READING PASSAGE –
++++++++++

Clackers (also known as Clankers, Ker-Bangers, and numerous other names) were toys popular in the late 1960s and early 1970s.

In 1968, tempered glass sphere models emerged that would eventually shatter, sending glass shards into the face of the user and anyone nearby. In the early 1970s, manufacturers changed them to plastic spheres suspended on each string. When they were swung up and down, banging against each other with a lot of force they made the loud "clacking" sound. Clackers are similar in appearance to bolas, the Argentine weapon.

The toy is formed out of two solid balls of polymer, each about  in diameter, attached to a finger tab with a sturdy string. The player holds the tab with the balls hanging below and through up-and-down hand motion makes the two balls swing apart and back together, making the clacking noise that gives the toy its name. With practice one can make the balls swing so that they knock together both above and below the hand.

++++++++++

INFORMATION PROVIDED –
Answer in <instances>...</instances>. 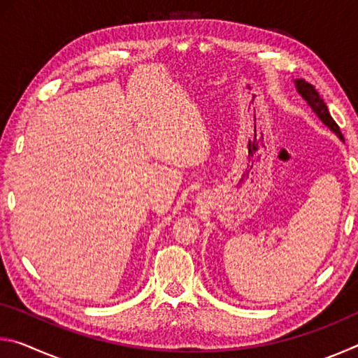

++++++++++

BRIEF 1 – According to the text about clackers, what did manufacturers switch the spheres to in the early 1970s?
BRIEF 2 – Translate this sentence from the text about clackers into Spanish: "Clackers are similar in appearance to bolas, the Argentine weapon."
BRIEF 3 – Write the next part of the text about clackers, picking up after its final sentence.
The listing above is separate material, unrelated to the text about clackers.

TASK RESULT 1 – Plastic spheres suspended on each string.

TASK RESULT 2 – Los clackers tienen un aspecto similar al de las boleadoras, el arma argentina.

TASK RESULT 3 –
Safety hazard
Clackers were taken off the market in the United States and Canada when reports came out of children becoming injured while playing with them. Fairly heavy and fast-moving, and made of hard acrylic plastic, the balls would occasionally shatter upon striking each other. In the United States, they were classed as a "mechanical hazard" in United States v. Article Consisting of 50,000 Cardboard Boxes More or Less, Each Containing One Pair of Clacker Balls.

Revival 
A redesigned version of Clackers enjoyed a revival in the 1990s. The new design used modern plastics which would not shatter and two free-swinging, opposing triangles attached to a handle, with weighted balls at the ends. They are often sold in bright neon colors as noisemaker toys or party favors. 

In 2017, the original form of the toy was revived in Egypt and gained publicity among school children. It became famous under the name "Sisi's balls" referring to the testicles of the Egyptian president Abdel Fattah el-Sisi. The police subsequently arrested 41 clacker sellers and confiscated 1,403 pairs of the toy which they considered offensive to the government.

In late 2022, the toy was revived throughout Indonesia and quickly gained fame among the public. They are known as "katto-katto" or "latto-latto". Latto is a Buginese word which means clacking sound, while Katto is its Makassarese counterpart with similar meaning. There is no recorded data showing whether the names are a direct translation of the toy's name in U.S.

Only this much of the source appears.